* [GIVEN EXERCISE]:
Copy the lines below word for word, from first to last, without changing anything.

┌────────

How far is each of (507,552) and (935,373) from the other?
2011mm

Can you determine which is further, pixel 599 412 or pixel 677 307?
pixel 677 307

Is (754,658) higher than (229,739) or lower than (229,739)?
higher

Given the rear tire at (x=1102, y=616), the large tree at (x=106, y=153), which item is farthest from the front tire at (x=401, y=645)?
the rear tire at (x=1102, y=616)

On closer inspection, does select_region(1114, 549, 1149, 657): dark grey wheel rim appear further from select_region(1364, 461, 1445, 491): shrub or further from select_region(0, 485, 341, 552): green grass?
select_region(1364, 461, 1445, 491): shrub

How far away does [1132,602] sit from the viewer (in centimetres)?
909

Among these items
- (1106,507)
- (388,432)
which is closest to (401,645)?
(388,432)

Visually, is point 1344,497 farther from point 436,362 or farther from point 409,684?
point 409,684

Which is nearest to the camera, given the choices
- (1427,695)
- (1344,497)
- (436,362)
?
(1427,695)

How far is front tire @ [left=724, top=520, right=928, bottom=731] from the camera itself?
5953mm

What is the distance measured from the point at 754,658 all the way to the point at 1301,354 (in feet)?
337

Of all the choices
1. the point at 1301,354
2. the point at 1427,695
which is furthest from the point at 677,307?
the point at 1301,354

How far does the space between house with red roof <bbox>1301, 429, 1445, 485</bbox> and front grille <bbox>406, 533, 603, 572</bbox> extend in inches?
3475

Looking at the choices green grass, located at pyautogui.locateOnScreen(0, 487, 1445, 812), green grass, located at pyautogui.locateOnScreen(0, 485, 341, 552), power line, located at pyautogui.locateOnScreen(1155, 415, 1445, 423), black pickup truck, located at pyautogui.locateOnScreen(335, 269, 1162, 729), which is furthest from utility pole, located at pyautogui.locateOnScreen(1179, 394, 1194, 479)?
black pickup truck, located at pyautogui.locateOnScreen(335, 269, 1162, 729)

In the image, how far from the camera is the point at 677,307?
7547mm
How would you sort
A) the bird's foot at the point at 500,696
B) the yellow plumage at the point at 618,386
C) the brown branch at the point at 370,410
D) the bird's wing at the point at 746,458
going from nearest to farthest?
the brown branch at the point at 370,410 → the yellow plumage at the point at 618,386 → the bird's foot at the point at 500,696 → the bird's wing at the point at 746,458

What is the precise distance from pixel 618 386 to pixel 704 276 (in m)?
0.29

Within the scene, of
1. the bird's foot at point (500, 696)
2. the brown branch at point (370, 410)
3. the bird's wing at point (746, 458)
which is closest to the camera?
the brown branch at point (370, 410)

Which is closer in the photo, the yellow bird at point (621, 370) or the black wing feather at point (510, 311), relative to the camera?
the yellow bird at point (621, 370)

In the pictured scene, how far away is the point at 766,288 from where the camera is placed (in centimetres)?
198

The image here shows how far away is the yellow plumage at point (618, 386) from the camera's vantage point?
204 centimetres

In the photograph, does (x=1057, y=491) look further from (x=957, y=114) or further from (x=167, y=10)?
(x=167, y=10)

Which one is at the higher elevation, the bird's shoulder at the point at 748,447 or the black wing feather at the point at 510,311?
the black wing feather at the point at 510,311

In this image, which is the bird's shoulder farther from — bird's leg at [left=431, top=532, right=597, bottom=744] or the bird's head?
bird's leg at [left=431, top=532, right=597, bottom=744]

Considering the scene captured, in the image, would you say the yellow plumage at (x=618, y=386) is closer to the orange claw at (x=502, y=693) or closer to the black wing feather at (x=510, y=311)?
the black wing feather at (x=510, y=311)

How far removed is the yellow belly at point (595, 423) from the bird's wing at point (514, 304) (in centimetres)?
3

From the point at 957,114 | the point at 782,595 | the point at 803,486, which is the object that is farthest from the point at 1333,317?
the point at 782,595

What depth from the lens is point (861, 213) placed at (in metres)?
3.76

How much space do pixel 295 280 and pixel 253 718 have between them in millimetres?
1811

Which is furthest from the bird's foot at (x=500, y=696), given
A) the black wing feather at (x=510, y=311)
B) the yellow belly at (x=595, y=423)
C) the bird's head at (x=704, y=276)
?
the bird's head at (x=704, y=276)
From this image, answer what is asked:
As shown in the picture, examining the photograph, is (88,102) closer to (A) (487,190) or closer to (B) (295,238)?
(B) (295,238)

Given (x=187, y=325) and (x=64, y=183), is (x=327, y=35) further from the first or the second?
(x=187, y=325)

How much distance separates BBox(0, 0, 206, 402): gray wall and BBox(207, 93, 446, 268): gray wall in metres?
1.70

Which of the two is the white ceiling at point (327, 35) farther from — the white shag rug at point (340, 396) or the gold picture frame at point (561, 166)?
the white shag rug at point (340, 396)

└────────

* [FULL SOLUTION]:
How far is each of (507,552) and (935,373) from the other?
2011mm

Can you determine which is further, pixel 599 412 or pixel 677 307?
pixel 677 307

Is (754,658) higher than (229,739) or lower than (229,739)?
higher

Given the rear tire at (x=1102, y=616), the large tree at (x=106, y=153), which item is farthest from the front tire at (x=401, y=645)?
the rear tire at (x=1102, y=616)

On closer inspection, does select_region(1114, 549, 1149, 657): dark grey wheel rim appear further from select_region(1364, 461, 1445, 491): shrub or further from select_region(0, 485, 341, 552): green grass?
select_region(1364, 461, 1445, 491): shrub

How far away does [1132,602] sit from the viewer (in centimetres)?
909

Among these items
- (1106,507)
- (388,432)
which is closest to (401,645)?
(388,432)

Visually, is point 1344,497 farther from point 436,362 or farther from point 409,684?
point 409,684

Which is nearest to the camera, given the choices
- (1427,695)
- (1344,497)
- (436,362)
?
(1427,695)

How far is front tire @ [left=724, top=520, right=928, bottom=731] from the camera itself?
5953mm

What is the distance measured from the point at 754,658 all the way to the point at 1301,354 (in feet)?
337

Of all the choices
1. the point at 1301,354
2. the point at 1427,695
which is furthest from the point at 677,307?
the point at 1301,354

How far does the space between house with red roof <bbox>1301, 429, 1445, 485</bbox> and front grille <bbox>406, 533, 603, 572</bbox> extend in inches?
3475

Looking at the choices green grass, located at pyautogui.locateOnScreen(0, 487, 1445, 812), green grass, located at pyautogui.locateOnScreen(0, 485, 341, 552), power line, located at pyautogui.locateOnScreen(1155, 415, 1445, 423), black pickup truck, located at pyautogui.locateOnScreen(335, 269, 1162, 729), which is furthest from utility pole, located at pyautogui.locateOnScreen(1179, 394, 1194, 479)?
black pickup truck, located at pyautogui.locateOnScreen(335, 269, 1162, 729)

In the image, how far from the camera is the point at 677,307?
7547mm
How would you sort
A) the bird's foot at the point at 500,696
B) the yellow plumage at the point at 618,386
C) the brown branch at the point at 370,410
D) the bird's wing at the point at 746,458
going from nearest to farthest?
the brown branch at the point at 370,410 → the yellow plumage at the point at 618,386 → the bird's foot at the point at 500,696 → the bird's wing at the point at 746,458

What is the precise distance from pixel 618 386 to pixel 704 276 (in m)?
0.29

Within the scene, of
1. the bird's foot at point (500, 696)
2. the brown branch at point (370, 410)
3. the bird's wing at point (746, 458)
which is closest to the camera?
the brown branch at point (370, 410)

Which is closer in the photo, the yellow bird at point (621, 370) or the black wing feather at point (510, 311), relative to the camera?
the yellow bird at point (621, 370)

In the pictured scene, how far away is the point at 766,288 from where the camera is placed (in centimetres)?
198

The image here shows how far away is the yellow plumage at point (618, 386) from the camera's vantage point?
204 centimetres

In the photograph, does (x=1057, y=491) look further from (x=957, y=114) or further from (x=167, y=10)?
(x=167, y=10)

Which one is at the higher elevation, the bird's shoulder at the point at 748,447 or the black wing feather at the point at 510,311?
the black wing feather at the point at 510,311

In this image, which is the bird's shoulder farther from — bird's leg at [left=431, top=532, right=597, bottom=744] or the bird's head?
bird's leg at [left=431, top=532, right=597, bottom=744]

Considering the scene captured, in the image, would you say the yellow plumage at (x=618, y=386) is closer to the orange claw at (x=502, y=693) or closer to the black wing feather at (x=510, y=311)?
the black wing feather at (x=510, y=311)

How far removed is the yellow belly at point (595, 423) from the bird's wing at point (514, 304) (in centimetres)?
3

From the point at 957,114 | the point at 782,595 | the point at 803,486, which is the object that is farthest from the point at 1333,317?
the point at 782,595

What depth from the lens is point (861, 213) placed at (in metres)?
3.76

How much space do pixel 295 280 and pixel 253 718 have between them in millimetres?
1811

Which is furthest from the bird's foot at (x=500, y=696), given
A) the black wing feather at (x=510, y=311)
B) the yellow belly at (x=595, y=423)
C) the bird's head at (x=704, y=276)
?
the bird's head at (x=704, y=276)
From this image, answer what is asked:
As shown in the picture, examining the photograph, is (88,102) closer to (A) (487,190) or closer to (B) (295,238)?
(B) (295,238)

Given (x=187, y=325) and (x=64, y=183), is (x=327, y=35) further from the first or the second?
(x=187, y=325)

How much distance separates BBox(0, 0, 206, 402): gray wall and BBox(207, 93, 446, 268): gray wall in metres?
1.70

Which of the two is the white ceiling at point (327, 35) farther from — the white shag rug at point (340, 396) or the gold picture frame at point (561, 166)?
the white shag rug at point (340, 396)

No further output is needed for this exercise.